Black British actor John Boyega has a talent much larger than his STAR WARS assignments. Don't get me wrong. He's quite good as Finn as STAR WARS: THE FORCE AWAKENS. However, when an Argentinian friend and film historian urged me to see the 2017 drama DETROIT, directed by Oscar winner Kathryn Bigelow, my jaw just about dropped down to my sneakers. He was stunning in Bigelow's film based on a real-life racial incident that occurred in Detroit during the summer of 1967. The film seemed to get little promotion and, thus, little attention from the movie-going public. Audiences missed a strong film, one that would probably be more appreciated now in this era of Black Lives Matter. Boyega played a private security guard who gets caught up in the turbulence of a race riot, witness the racism of white police officers and gets charged with a murder he did not commit. Bigelow shot it like a horror film with innocent people in a big house at night when a monster enters. The monster is racism. DETROIT was released to commemorate the 50th anniversary of the Detroit race riots. Boyega proved he can do more than action/fantasy films.

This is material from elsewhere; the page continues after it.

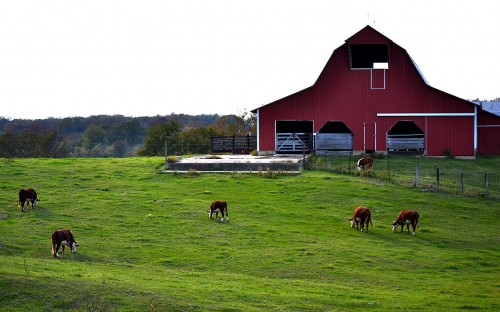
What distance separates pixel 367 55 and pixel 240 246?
2954 centimetres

The episode opens with a little cherub-faced Black schoolboy, in uniform, waiting outside the schoolyard to be picked up. Classes are done for the day. Two White officers approach the little boy, question him and one mentions that crimes have been committed in the neighborhood. They want to search the little boy's kit. Up walk the lad's father, dressed like and resembling SHAFT, and he's irate. He calls out for the cops to stop their search, then he takes his little boy home.

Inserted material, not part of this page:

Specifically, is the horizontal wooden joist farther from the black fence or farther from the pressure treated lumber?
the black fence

Fast forward to the little boy grown up. Leroy Logan is a young man, obviously an over-achiever in school, who's working as a forensics scientist. But being in a lab feels limiting to him. He longs to do work that can be seen publicly. Work that brings about positive change. He wants to be a British cop. This is in the era of Billy Joel's "Uptown Girl" music video -- and the British police force is predominantly White. Not only is Leroy's immigrant father angry at his decision, angry at the way British cops have treated Black people, he's unjustly accused of crime by British cops and beaten so severely that he's hospitalized. This happens while Leroy is studying to be a cop and the assault on his father accelerates his drive to be on the police force. One White friend say to him "...you're well-spoken, you're clean cut, you're a stand-up bloke." He's also told "This isn't America" and reminded that there are no Black cops on the force. In training, the over-achiever Logan says that he's "...here to bring change to the organization from the inside out."
He becomes a cop and is subjected to bold-faced institutional racism from fellow male officers. As he attempts to bring out positive change, he has to deal with the racism from within the force and he's shunned on the streets by Black youths because he's a police officer. We see him steadily reach the same level of anger and fury that his father had because of racial inequality. He verbally explodes at his fellow officers. Still he stays the course. John Boyega gives a remarkable performance.
It wasn't until I was reading the end credits and saw "Consultant -- Leroy Logan" that I realized this feature was based on a real-life person and a real-life story. Logan, now retired, spent 30 years on the Metropolitan police force. He established the National Black Police Association. He's in his early 60s, the father of three children and his autobiography, CLOSING RANKS: MY LIFE AS A COP, hit British bookstores this year. Go to Amazon Prime and look for SMALL AXE. Also, check out DETROIT.